All this was new to me. I’d only made polenta after hearing about this Italian dish that wasn’t pasta or pizza. I’d been intrigued but skeptical: How could cornmeal and water come together to be anything worth eating? So, I poured four cups of water into a pot, brought it to a boil, added a cup of cornmeal and commenced stirring.
Impatient by nature, I quickly tired of standing at the stove and stirring. I compensated by turned up the heat. Rookie mistake. Cornmeal porridge seizes up over high heat, and that which doesn’t fly out of the pot and burn you (ouch) becomes one with the bottom of the pot, making for nasty cleanup. Mastering mamaliga means surrendering to the process. Gentle heat and plenty of time yield the creamiest, corniest-tasting product, a mush with merit.
Some recipes call for a soupier dish, while others are quite dense. For me, a good middleground is four to five parts water or broth to one part cornmeal, slow cooked on the stovetop. How slow? At least half an hour, stirring (and sometimes splattering) all the while. The stirring and splattering can be bypassed by baking mamaliga, but it takes twice as long.
Cheer up, you can make perfect polenta quickly in an Instant Pot. Ten minutes, quick release, and you’re good to go, according to Vegan Under Pressure author Jill Nussinow.
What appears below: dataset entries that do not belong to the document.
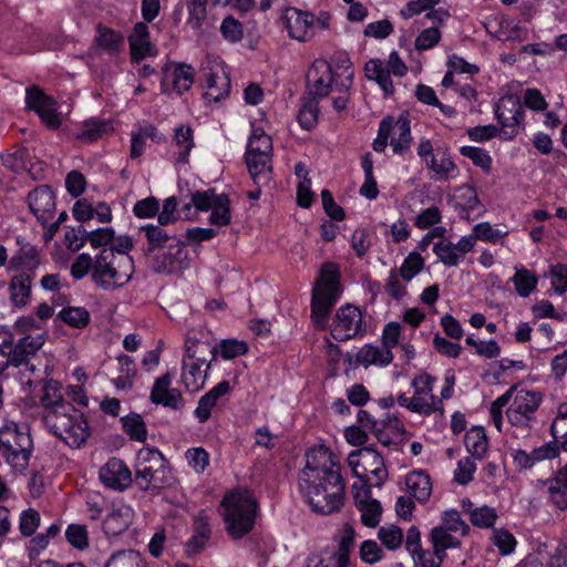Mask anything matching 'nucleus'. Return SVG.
Instances as JSON below:
<instances>
[{"mask_svg":"<svg viewBox=\"0 0 567 567\" xmlns=\"http://www.w3.org/2000/svg\"><path fill=\"white\" fill-rule=\"evenodd\" d=\"M340 468L336 455L327 447L311 449L307 453L299 487L313 512L330 515L343 506L346 483Z\"/></svg>","mask_w":567,"mask_h":567,"instance_id":"obj_1","label":"nucleus"},{"mask_svg":"<svg viewBox=\"0 0 567 567\" xmlns=\"http://www.w3.org/2000/svg\"><path fill=\"white\" fill-rule=\"evenodd\" d=\"M134 274V262L128 254L103 248L94 257L92 281L103 290H115L125 286Z\"/></svg>","mask_w":567,"mask_h":567,"instance_id":"obj_2","label":"nucleus"},{"mask_svg":"<svg viewBox=\"0 0 567 567\" xmlns=\"http://www.w3.org/2000/svg\"><path fill=\"white\" fill-rule=\"evenodd\" d=\"M226 532L235 539L243 538L255 525L257 502L247 489L227 493L221 502Z\"/></svg>","mask_w":567,"mask_h":567,"instance_id":"obj_3","label":"nucleus"},{"mask_svg":"<svg viewBox=\"0 0 567 567\" xmlns=\"http://www.w3.org/2000/svg\"><path fill=\"white\" fill-rule=\"evenodd\" d=\"M45 427L71 447H79L89 436L83 414L71 403L60 404L42 415Z\"/></svg>","mask_w":567,"mask_h":567,"instance_id":"obj_4","label":"nucleus"},{"mask_svg":"<svg viewBox=\"0 0 567 567\" xmlns=\"http://www.w3.org/2000/svg\"><path fill=\"white\" fill-rule=\"evenodd\" d=\"M339 279L340 271L336 264L322 265L320 276L312 289L311 300V317L317 327L327 326L329 315L342 291Z\"/></svg>","mask_w":567,"mask_h":567,"instance_id":"obj_5","label":"nucleus"},{"mask_svg":"<svg viewBox=\"0 0 567 567\" xmlns=\"http://www.w3.org/2000/svg\"><path fill=\"white\" fill-rule=\"evenodd\" d=\"M353 81V70L350 65L339 66L334 72L326 60H316L307 74L309 94L315 99L324 97L334 89L349 90Z\"/></svg>","mask_w":567,"mask_h":567,"instance_id":"obj_6","label":"nucleus"},{"mask_svg":"<svg viewBox=\"0 0 567 567\" xmlns=\"http://www.w3.org/2000/svg\"><path fill=\"white\" fill-rule=\"evenodd\" d=\"M272 142L262 128L255 127L248 140L246 163L254 183L267 185L271 181Z\"/></svg>","mask_w":567,"mask_h":567,"instance_id":"obj_7","label":"nucleus"},{"mask_svg":"<svg viewBox=\"0 0 567 567\" xmlns=\"http://www.w3.org/2000/svg\"><path fill=\"white\" fill-rule=\"evenodd\" d=\"M167 472V462L157 449L143 447L137 452L134 481L141 491L159 488L166 483Z\"/></svg>","mask_w":567,"mask_h":567,"instance_id":"obj_8","label":"nucleus"},{"mask_svg":"<svg viewBox=\"0 0 567 567\" xmlns=\"http://www.w3.org/2000/svg\"><path fill=\"white\" fill-rule=\"evenodd\" d=\"M193 206L200 212L212 210L209 221L216 226L230 224V203L226 194H216L214 189L197 190L192 195Z\"/></svg>","mask_w":567,"mask_h":567,"instance_id":"obj_9","label":"nucleus"},{"mask_svg":"<svg viewBox=\"0 0 567 567\" xmlns=\"http://www.w3.org/2000/svg\"><path fill=\"white\" fill-rule=\"evenodd\" d=\"M540 402V393L529 390L518 391L506 411L508 422L514 426L530 429Z\"/></svg>","mask_w":567,"mask_h":567,"instance_id":"obj_10","label":"nucleus"},{"mask_svg":"<svg viewBox=\"0 0 567 567\" xmlns=\"http://www.w3.org/2000/svg\"><path fill=\"white\" fill-rule=\"evenodd\" d=\"M495 115L501 124L503 137L513 140L524 122V110L519 99L515 95L503 96L496 104Z\"/></svg>","mask_w":567,"mask_h":567,"instance_id":"obj_11","label":"nucleus"},{"mask_svg":"<svg viewBox=\"0 0 567 567\" xmlns=\"http://www.w3.org/2000/svg\"><path fill=\"white\" fill-rule=\"evenodd\" d=\"M209 368L210 363L205 359L197 358L196 350L187 341L182 368V382L185 388L190 392L200 390L205 384Z\"/></svg>","mask_w":567,"mask_h":567,"instance_id":"obj_12","label":"nucleus"},{"mask_svg":"<svg viewBox=\"0 0 567 567\" xmlns=\"http://www.w3.org/2000/svg\"><path fill=\"white\" fill-rule=\"evenodd\" d=\"M362 331V313L358 307L347 305L341 307L333 319L331 336L337 341L354 338Z\"/></svg>","mask_w":567,"mask_h":567,"instance_id":"obj_13","label":"nucleus"},{"mask_svg":"<svg viewBox=\"0 0 567 567\" xmlns=\"http://www.w3.org/2000/svg\"><path fill=\"white\" fill-rule=\"evenodd\" d=\"M152 269L159 274L181 272L189 266L188 251L179 239L171 243L167 251L148 261Z\"/></svg>","mask_w":567,"mask_h":567,"instance_id":"obj_14","label":"nucleus"},{"mask_svg":"<svg viewBox=\"0 0 567 567\" xmlns=\"http://www.w3.org/2000/svg\"><path fill=\"white\" fill-rule=\"evenodd\" d=\"M25 103L29 110L38 113L41 121L51 130L60 127L62 121L56 113L55 102L39 86H31L25 92Z\"/></svg>","mask_w":567,"mask_h":567,"instance_id":"obj_15","label":"nucleus"},{"mask_svg":"<svg viewBox=\"0 0 567 567\" xmlns=\"http://www.w3.org/2000/svg\"><path fill=\"white\" fill-rule=\"evenodd\" d=\"M284 21L291 39L307 42L315 37V16L311 12L288 8L284 14Z\"/></svg>","mask_w":567,"mask_h":567,"instance_id":"obj_16","label":"nucleus"},{"mask_svg":"<svg viewBox=\"0 0 567 567\" xmlns=\"http://www.w3.org/2000/svg\"><path fill=\"white\" fill-rule=\"evenodd\" d=\"M99 477L105 487L118 492L125 491L133 482L131 470L117 457L110 458L100 468Z\"/></svg>","mask_w":567,"mask_h":567,"instance_id":"obj_17","label":"nucleus"},{"mask_svg":"<svg viewBox=\"0 0 567 567\" xmlns=\"http://www.w3.org/2000/svg\"><path fill=\"white\" fill-rule=\"evenodd\" d=\"M354 503L361 513V522L368 527H375L380 523L382 507L379 501L371 497L370 486L352 485Z\"/></svg>","mask_w":567,"mask_h":567,"instance_id":"obj_18","label":"nucleus"},{"mask_svg":"<svg viewBox=\"0 0 567 567\" xmlns=\"http://www.w3.org/2000/svg\"><path fill=\"white\" fill-rule=\"evenodd\" d=\"M435 378L426 373L416 375L412 381L414 389L413 399L417 400L419 404L424 405L422 410H417V413L430 415L433 412H443V404L440 399L433 394V383Z\"/></svg>","mask_w":567,"mask_h":567,"instance_id":"obj_19","label":"nucleus"},{"mask_svg":"<svg viewBox=\"0 0 567 567\" xmlns=\"http://www.w3.org/2000/svg\"><path fill=\"white\" fill-rule=\"evenodd\" d=\"M28 205L38 221L45 226L55 212V195L48 185H41L29 193Z\"/></svg>","mask_w":567,"mask_h":567,"instance_id":"obj_20","label":"nucleus"},{"mask_svg":"<svg viewBox=\"0 0 567 567\" xmlns=\"http://www.w3.org/2000/svg\"><path fill=\"white\" fill-rule=\"evenodd\" d=\"M172 374L169 372L156 379L152 392L151 401L165 408L179 410L184 406V400L177 389H172Z\"/></svg>","mask_w":567,"mask_h":567,"instance_id":"obj_21","label":"nucleus"},{"mask_svg":"<svg viewBox=\"0 0 567 567\" xmlns=\"http://www.w3.org/2000/svg\"><path fill=\"white\" fill-rule=\"evenodd\" d=\"M140 230L145 235L146 243L143 245L142 250L148 261L157 256V251L167 248L171 243L177 240L175 235L169 234L161 226H155V224L142 226Z\"/></svg>","mask_w":567,"mask_h":567,"instance_id":"obj_22","label":"nucleus"},{"mask_svg":"<svg viewBox=\"0 0 567 567\" xmlns=\"http://www.w3.org/2000/svg\"><path fill=\"white\" fill-rule=\"evenodd\" d=\"M348 461L353 474L361 480L360 486H369L368 467L373 468V466H377V462L381 463L383 461V457L373 447L367 446L351 452Z\"/></svg>","mask_w":567,"mask_h":567,"instance_id":"obj_23","label":"nucleus"},{"mask_svg":"<svg viewBox=\"0 0 567 567\" xmlns=\"http://www.w3.org/2000/svg\"><path fill=\"white\" fill-rule=\"evenodd\" d=\"M204 97L209 102H219L229 95L230 79L223 68L217 66L204 73Z\"/></svg>","mask_w":567,"mask_h":567,"instance_id":"obj_24","label":"nucleus"},{"mask_svg":"<svg viewBox=\"0 0 567 567\" xmlns=\"http://www.w3.org/2000/svg\"><path fill=\"white\" fill-rule=\"evenodd\" d=\"M383 121L389 122L390 145L395 154H402L411 144L410 118L408 114H401L398 118L388 116Z\"/></svg>","mask_w":567,"mask_h":567,"instance_id":"obj_25","label":"nucleus"},{"mask_svg":"<svg viewBox=\"0 0 567 567\" xmlns=\"http://www.w3.org/2000/svg\"><path fill=\"white\" fill-rule=\"evenodd\" d=\"M194 83V70L187 64L174 65L172 70L167 69L162 81V91L167 92L168 87L177 94L188 91Z\"/></svg>","mask_w":567,"mask_h":567,"instance_id":"obj_26","label":"nucleus"},{"mask_svg":"<svg viewBox=\"0 0 567 567\" xmlns=\"http://www.w3.org/2000/svg\"><path fill=\"white\" fill-rule=\"evenodd\" d=\"M133 517L134 512L131 506L123 503L114 504L103 523V529L109 536L121 535L132 524Z\"/></svg>","mask_w":567,"mask_h":567,"instance_id":"obj_27","label":"nucleus"},{"mask_svg":"<svg viewBox=\"0 0 567 567\" xmlns=\"http://www.w3.org/2000/svg\"><path fill=\"white\" fill-rule=\"evenodd\" d=\"M132 60L140 62L146 56L154 55L156 50L150 42L148 28L143 22L134 25L132 34L128 37Z\"/></svg>","mask_w":567,"mask_h":567,"instance_id":"obj_28","label":"nucleus"},{"mask_svg":"<svg viewBox=\"0 0 567 567\" xmlns=\"http://www.w3.org/2000/svg\"><path fill=\"white\" fill-rule=\"evenodd\" d=\"M43 343L44 338L42 334H38L35 337L25 336L21 338L8 352L11 365L20 367L22 364H28L29 357L34 355L41 349Z\"/></svg>","mask_w":567,"mask_h":567,"instance_id":"obj_29","label":"nucleus"},{"mask_svg":"<svg viewBox=\"0 0 567 567\" xmlns=\"http://www.w3.org/2000/svg\"><path fill=\"white\" fill-rule=\"evenodd\" d=\"M10 446H22L27 450H33L32 439L25 426L11 422L0 430V447Z\"/></svg>","mask_w":567,"mask_h":567,"instance_id":"obj_30","label":"nucleus"},{"mask_svg":"<svg viewBox=\"0 0 567 567\" xmlns=\"http://www.w3.org/2000/svg\"><path fill=\"white\" fill-rule=\"evenodd\" d=\"M393 360V353L390 349L381 346L365 344L363 346L355 355L357 363L369 367L380 365L386 367Z\"/></svg>","mask_w":567,"mask_h":567,"instance_id":"obj_31","label":"nucleus"},{"mask_svg":"<svg viewBox=\"0 0 567 567\" xmlns=\"http://www.w3.org/2000/svg\"><path fill=\"white\" fill-rule=\"evenodd\" d=\"M365 76L375 81L386 95L394 93L389 68L379 59L370 60L364 66Z\"/></svg>","mask_w":567,"mask_h":567,"instance_id":"obj_32","label":"nucleus"},{"mask_svg":"<svg viewBox=\"0 0 567 567\" xmlns=\"http://www.w3.org/2000/svg\"><path fill=\"white\" fill-rule=\"evenodd\" d=\"M405 484L416 501L424 503L432 494L430 475L423 471H414L406 475Z\"/></svg>","mask_w":567,"mask_h":567,"instance_id":"obj_33","label":"nucleus"},{"mask_svg":"<svg viewBox=\"0 0 567 567\" xmlns=\"http://www.w3.org/2000/svg\"><path fill=\"white\" fill-rule=\"evenodd\" d=\"M210 537V525L204 514H199L194 519V535L187 542L186 547L189 554L199 553Z\"/></svg>","mask_w":567,"mask_h":567,"instance_id":"obj_34","label":"nucleus"},{"mask_svg":"<svg viewBox=\"0 0 567 567\" xmlns=\"http://www.w3.org/2000/svg\"><path fill=\"white\" fill-rule=\"evenodd\" d=\"M10 299L16 307H24L31 295V277L27 274L13 276L10 286Z\"/></svg>","mask_w":567,"mask_h":567,"instance_id":"obj_35","label":"nucleus"},{"mask_svg":"<svg viewBox=\"0 0 567 567\" xmlns=\"http://www.w3.org/2000/svg\"><path fill=\"white\" fill-rule=\"evenodd\" d=\"M547 486V493L550 502L558 509L567 508V480L556 473L551 478L542 482Z\"/></svg>","mask_w":567,"mask_h":567,"instance_id":"obj_36","label":"nucleus"},{"mask_svg":"<svg viewBox=\"0 0 567 567\" xmlns=\"http://www.w3.org/2000/svg\"><path fill=\"white\" fill-rule=\"evenodd\" d=\"M512 282L518 296L526 298L536 289L538 277L524 266H516Z\"/></svg>","mask_w":567,"mask_h":567,"instance_id":"obj_37","label":"nucleus"},{"mask_svg":"<svg viewBox=\"0 0 567 567\" xmlns=\"http://www.w3.org/2000/svg\"><path fill=\"white\" fill-rule=\"evenodd\" d=\"M32 450L22 446L1 447V456L14 471L24 472L29 466Z\"/></svg>","mask_w":567,"mask_h":567,"instance_id":"obj_38","label":"nucleus"},{"mask_svg":"<svg viewBox=\"0 0 567 567\" xmlns=\"http://www.w3.org/2000/svg\"><path fill=\"white\" fill-rule=\"evenodd\" d=\"M40 403L43 409V415L48 411H54L60 404L69 402L63 399L61 384L54 380H50L43 385V394L40 399Z\"/></svg>","mask_w":567,"mask_h":567,"instance_id":"obj_39","label":"nucleus"},{"mask_svg":"<svg viewBox=\"0 0 567 567\" xmlns=\"http://www.w3.org/2000/svg\"><path fill=\"white\" fill-rule=\"evenodd\" d=\"M464 443L468 453L477 458H482L488 446L487 436L482 427H472L464 437Z\"/></svg>","mask_w":567,"mask_h":567,"instance_id":"obj_40","label":"nucleus"},{"mask_svg":"<svg viewBox=\"0 0 567 567\" xmlns=\"http://www.w3.org/2000/svg\"><path fill=\"white\" fill-rule=\"evenodd\" d=\"M174 143L179 148L177 161L187 163L190 150L194 147L193 130L189 126H178L175 128Z\"/></svg>","mask_w":567,"mask_h":567,"instance_id":"obj_41","label":"nucleus"},{"mask_svg":"<svg viewBox=\"0 0 567 567\" xmlns=\"http://www.w3.org/2000/svg\"><path fill=\"white\" fill-rule=\"evenodd\" d=\"M427 167L435 173L437 179L447 181L457 172L455 163L447 153H443L441 157L432 156L427 162Z\"/></svg>","mask_w":567,"mask_h":567,"instance_id":"obj_42","label":"nucleus"},{"mask_svg":"<svg viewBox=\"0 0 567 567\" xmlns=\"http://www.w3.org/2000/svg\"><path fill=\"white\" fill-rule=\"evenodd\" d=\"M122 425L124 432L131 440L144 442L147 437V430L142 415L132 413L122 417Z\"/></svg>","mask_w":567,"mask_h":567,"instance_id":"obj_43","label":"nucleus"},{"mask_svg":"<svg viewBox=\"0 0 567 567\" xmlns=\"http://www.w3.org/2000/svg\"><path fill=\"white\" fill-rule=\"evenodd\" d=\"M431 539L435 553L442 555H446V549L457 548L461 545V542L451 534V530H447L446 528H442L440 526L434 527L431 530Z\"/></svg>","mask_w":567,"mask_h":567,"instance_id":"obj_44","label":"nucleus"},{"mask_svg":"<svg viewBox=\"0 0 567 567\" xmlns=\"http://www.w3.org/2000/svg\"><path fill=\"white\" fill-rule=\"evenodd\" d=\"M105 567H145L141 554L136 550H122L113 554Z\"/></svg>","mask_w":567,"mask_h":567,"instance_id":"obj_45","label":"nucleus"},{"mask_svg":"<svg viewBox=\"0 0 567 567\" xmlns=\"http://www.w3.org/2000/svg\"><path fill=\"white\" fill-rule=\"evenodd\" d=\"M473 231L476 239L492 244H503V238L508 234L505 227H493L489 223L475 225Z\"/></svg>","mask_w":567,"mask_h":567,"instance_id":"obj_46","label":"nucleus"},{"mask_svg":"<svg viewBox=\"0 0 567 567\" xmlns=\"http://www.w3.org/2000/svg\"><path fill=\"white\" fill-rule=\"evenodd\" d=\"M111 126L109 123L97 120H89L83 123L82 130L76 134V137L82 141L93 142L105 134Z\"/></svg>","mask_w":567,"mask_h":567,"instance_id":"obj_47","label":"nucleus"},{"mask_svg":"<svg viewBox=\"0 0 567 567\" xmlns=\"http://www.w3.org/2000/svg\"><path fill=\"white\" fill-rule=\"evenodd\" d=\"M60 318L71 327L83 328L90 321V313L82 307H69L60 311Z\"/></svg>","mask_w":567,"mask_h":567,"instance_id":"obj_48","label":"nucleus"},{"mask_svg":"<svg viewBox=\"0 0 567 567\" xmlns=\"http://www.w3.org/2000/svg\"><path fill=\"white\" fill-rule=\"evenodd\" d=\"M433 251L445 266L454 267L461 260V255L456 251L451 241L441 240L433 247Z\"/></svg>","mask_w":567,"mask_h":567,"instance_id":"obj_49","label":"nucleus"},{"mask_svg":"<svg viewBox=\"0 0 567 567\" xmlns=\"http://www.w3.org/2000/svg\"><path fill=\"white\" fill-rule=\"evenodd\" d=\"M298 121L300 125L306 128H312L318 121V101L315 97L308 99L303 102L298 113Z\"/></svg>","mask_w":567,"mask_h":567,"instance_id":"obj_50","label":"nucleus"},{"mask_svg":"<svg viewBox=\"0 0 567 567\" xmlns=\"http://www.w3.org/2000/svg\"><path fill=\"white\" fill-rule=\"evenodd\" d=\"M423 266H424L423 257L417 252H411L404 259V261L399 270V274L405 281H410L422 270Z\"/></svg>","mask_w":567,"mask_h":567,"instance_id":"obj_51","label":"nucleus"},{"mask_svg":"<svg viewBox=\"0 0 567 567\" xmlns=\"http://www.w3.org/2000/svg\"><path fill=\"white\" fill-rule=\"evenodd\" d=\"M219 30L223 38L230 43L239 42L244 35L243 24L231 16L223 20Z\"/></svg>","mask_w":567,"mask_h":567,"instance_id":"obj_52","label":"nucleus"},{"mask_svg":"<svg viewBox=\"0 0 567 567\" xmlns=\"http://www.w3.org/2000/svg\"><path fill=\"white\" fill-rule=\"evenodd\" d=\"M461 154L472 159L476 166L485 172L491 171L492 158L485 150L475 146H463L461 147Z\"/></svg>","mask_w":567,"mask_h":567,"instance_id":"obj_53","label":"nucleus"},{"mask_svg":"<svg viewBox=\"0 0 567 567\" xmlns=\"http://www.w3.org/2000/svg\"><path fill=\"white\" fill-rule=\"evenodd\" d=\"M206 1L207 0H190L188 4V19L187 23L192 29H202L206 20Z\"/></svg>","mask_w":567,"mask_h":567,"instance_id":"obj_54","label":"nucleus"},{"mask_svg":"<svg viewBox=\"0 0 567 567\" xmlns=\"http://www.w3.org/2000/svg\"><path fill=\"white\" fill-rule=\"evenodd\" d=\"M493 544L498 548L502 555H509L515 550L516 539L512 533L506 529H494Z\"/></svg>","mask_w":567,"mask_h":567,"instance_id":"obj_55","label":"nucleus"},{"mask_svg":"<svg viewBox=\"0 0 567 567\" xmlns=\"http://www.w3.org/2000/svg\"><path fill=\"white\" fill-rule=\"evenodd\" d=\"M442 520V528H446L453 533H460L463 536L467 535L470 532L468 525L461 518V515L456 509L444 512Z\"/></svg>","mask_w":567,"mask_h":567,"instance_id":"obj_56","label":"nucleus"},{"mask_svg":"<svg viewBox=\"0 0 567 567\" xmlns=\"http://www.w3.org/2000/svg\"><path fill=\"white\" fill-rule=\"evenodd\" d=\"M185 457L196 473H203L209 464V454L203 447L187 450Z\"/></svg>","mask_w":567,"mask_h":567,"instance_id":"obj_57","label":"nucleus"},{"mask_svg":"<svg viewBox=\"0 0 567 567\" xmlns=\"http://www.w3.org/2000/svg\"><path fill=\"white\" fill-rule=\"evenodd\" d=\"M497 519V513L493 507L483 505L472 513L471 523L480 528L492 527Z\"/></svg>","mask_w":567,"mask_h":567,"instance_id":"obj_58","label":"nucleus"},{"mask_svg":"<svg viewBox=\"0 0 567 567\" xmlns=\"http://www.w3.org/2000/svg\"><path fill=\"white\" fill-rule=\"evenodd\" d=\"M378 536L380 540L389 548V549H396L401 546L403 542V534L402 530L394 526H382L379 532Z\"/></svg>","mask_w":567,"mask_h":567,"instance_id":"obj_59","label":"nucleus"},{"mask_svg":"<svg viewBox=\"0 0 567 567\" xmlns=\"http://www.w3.org/2000/svg\"><path fill=\"white\" fill-rule=\"evenodd\" d=\"M40 525V515L33 509L23 511L20 516L19 529L23 536H32Z\"/></svg>","mask_w":567,"mask_h":567,"instance_id":"obj_60","label":"nucleus"},{"mask_svg":"<svg viewBox=\"0 0 567 567\" xmlns=\"http://www.w3.org/2000/svg\"><path fill=\"white\" fill-rule=\"evenodd\" d=\"M247 343L235 339L224 340L219 344V353L226 360L244 355L247 353Z\"/></svg>","mask_w":567,"mask_h":567,"instance_id":"obj_61","label":"nucleus"},{"mask_svg":"<svg viewBox=\"0 0 567 567\" xmlns=\"http://www.w3.org/2000/svg\"><path fill=\"white\" fill-rule=\"evenodd\" d=\"M549 275L551 277V287L558 295L567 291V266L556 264L550 267Z\"/></svg>","mask_w":567,"mask_h":567,"instance_id":"obj_62","label":"nucleus"},{"mask_svg":"<svg viewBox=\"0 0 567 567\" xmlns=\"http://www.w3.org/2000/svg\"><path fill=\"white\" fill-rule=\"evenodd\" d=\"M94 268V258L89 254H80L71 265V275L75 279L84 278L89 272L92 274Z\"/></svg>","mask_w":567,"mask_h":567,"instance_id":"obj_63","label":"nucleus"},{"mask_svg":"<svg viewBox=\"0 0 567 567\" xmlns=\"http://www.w3.org/2000/svg\"><path fill=\"white\" fill-rule=\"evenodd\" d=\"M86 230L79 226L76 228H69L64 234V244L71 251H79L86 243Z\"/></svg>","mask_w":567,"mask_h":567,"instance_id":"obj_64","label":"nucleus"}]
</instances>
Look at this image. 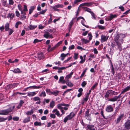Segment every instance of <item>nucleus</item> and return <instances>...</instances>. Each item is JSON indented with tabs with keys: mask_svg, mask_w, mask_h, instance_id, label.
Returning a JSON list of instances; mask_svg holds the SVG:
<instances>
[{
	"mask_svg": "<svg viewBox=\"0 0 130 130\" xmlns=\"http://www.w3.org/2000/svg\"><path fill=\"white\" fill-rule=\"evenodd\" d=\"M125 37V35L120 34H117L115 38V41L117 45L118 46V49L120 51H121L122 48L121 44L123 43V41L122 38Z\"/></svg>",
	"mask_w": 130,
	"mask_h": 130,
	"instance_id": "obj_1",
	"label": "nucleus"
},
{
	"mask_svg": "<svg viewBox=\"0 0 130 130\" xmlns=\"http://www.w3.org/2000/svg\"><path fill=\"white\" fill-rule=\"evenodd\" d=\"M12 111V109L11 108V107H10L8 109L1 111V115H6Z\"/></svg>",
	"mask_w": 130,
	"mask_h": 130,
	"instance_id": "obj_2",
	"label": "nucleus"
},
{
	"mask_svg": "<svg viewBox=\"0 0 130 130\" xmlns=\"http://www.w3.org/2000/svg\"><path fill=\"white\" fill-rule=\"evenodd\" d=\"M108 38V36H106L104 35H102L101 36V42H103L106 41Z\"/></svg>",
	"mask_w": 130,
	"mask_h": 130,
	"instance_id": "obj_3",
	"label": "nucleus"
},
{
	"mask_svg": "<svg viewBox=\"0 0 130 130\" xmlns=\"http://www.w3.org/2000/svg\"><path fill=\"white\" fill-rule=\"evenodd\" d=\"M45 34L44 35V37L46 38H48V37L51 38H53V37L52 34H50L48 32H45Z\"/></svg>",
	"mask_w": 130,
	"mask_h": 130,
	"instance_id": "obj_4",
	"label": "nucleus"
},
{
	"mask_svg": "<svg viewBox=\"0 0 130 130\" xmlns=\"http://www.w3.org/2000/svg\"><path fill=\"white\" fill-rule=\"evenodd\" d=\"M125 127L127 130L130 129V120L127 121L125 124Z\"/></svg>",
	"mask_w": 130,
	"mask_h": 130,
	"instance_id": "obj_5",
	"label": "nucleus"
},
{
	"mask_svg": "<svg viewBox=\"0 0 130 130\" xmlns=\"http://www.w3.org/2000/svg\"><path fill=\"white\" fill-rule=\"evenodd\" d=\"M106 110L108 112H112L113 111V108L111 105H109L106 107Z\"/></svg>",
	"mask_w": 130,
	"mask_h": 130,
	"instance_id": "obj_6",
	"label": "nucleus"
},
{
	"mask_svg": "<svg viewBox=\"0 0 130 130\" xmlns=\"http://www.w3.org/2000/svg\"><path fill=\"white\" fill-rule=\"evenodd\" d=\"M37 56L38 58L40 60L44 58V55L42 52L38 54Z\"/></svg>",
	"mask_w": 130,
	"mask_h": 130,
	"instance_id": "obj_7",
	"label": "nucleus"
},
{
	"mask_svg": "<svg viewBox=\"0 0 130 130\" xmlns=\"http://www.w3.org/2000/svg\"><path fill=\"white\" fill-rule=\"evenodd\" d=\"M117 17V15L116 14L113 15L112 14H110L109 16L108 17V20L111 21L113 19L116 18Z\"/></svg>",
	"mask_w": 130,
	"mask_h": 130,
	"instance_id": "obj_8",
	"label": "nucleus"
},
{
	"mask_svg": "<svg viewBox=\"0 0 130 130\" xmlns=\"http://www.w3.org/2000/svg\"><path fill=\"white\" fill-rule=\"evenodd\" d=\"M89 109H88L85 113V117L87 119L91 115V114L89 113Z\"/></svg>",
	"mask_w": 130,
	"mask_h": 130,
	"instance_id": "obj_9",
	"label": "nucleus"
},
{
	"mask_svg": "<svg viewBox=\"0 0 130 130\" xmlns=\"http://www.w3.org/2000/svg\"><path fill=\"white\" fill-rule=\"evenodd\" d=\"M123 115L122 114L119 117L117 118V121H116V124H118L120 122L121 120L123 118Z\"/></svg>",
	"mask_w": 130,
	"mask_h": 130,
	"instance_id": "obj_10",
	"label": "nucleus"
},
{
	"mask_svg": "<svg viewBox=\"0 0 130 130\" xmlns=\"http://www.w3.org/2000/svg\"><path fill=\"white\" fill-rule=\"evenodd\" d=\"M73 72H71L70 74L67 75L65 78V79L66 80V81H69L68 79L71 77V76L73 74Z\"/></svg>",
	"mask_w": 130,
	"mask_h": 130,
	"instance_id": "obj_11",
	"label": "nucleus"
Other modern iterations like polenta in a tube and instant grits are convenient, but devotees of cornmeal mush may be anywhere from displeased to horrified by their texture and flavor.
Mamaliga has even been enshrined in literature. In Bram Stoker’s 1897 novel, Dracula, Jonathan Harker, en route to meet with Count Dracula, stops at Transylvania’s Hotel Royale, where he breakfasts on “a sort of porridge of maize flour which they said was mamaliga.”
The Romanians keep that tradition alive. They cook mamaliga in a special ceaun (means kettle or cauldron), so it’s ready any time of day. It can be served as a hot porridge, lavished with butter, as both my Romanian grandfather and Southern-born dad liked it, or with cheese or sour cream. It can also be a plinth for stews, or just as often, poured out onto a wooden board and allowed to cool and firm up. It’s then sliced, not with a knife, but with a string. Slices can be eaten cold or fried. Cracks in the top of the mamaliga presage a journey ahead, according to a charming bit of Romanian folklore, but there may be something to it. I love to travel, and I’ve got Romanian ancestry.
Cornmeal mush is a seasoned traveler, too, migrating from the New World in the 1500s, establishing itself in Spain, Italy, Romania, then Asia and Africa, coming back to America to be grown across the Midwest and relished by my Floridian father and Romanian grandfather.
For a simple food with many names, cornmeal mush provides a lot of pleasure. It lends itself to almost every cuisine, Italian, African, Southern, Slavic and more. It’s a culturally appropriate food for many cultures and comfort food in every language.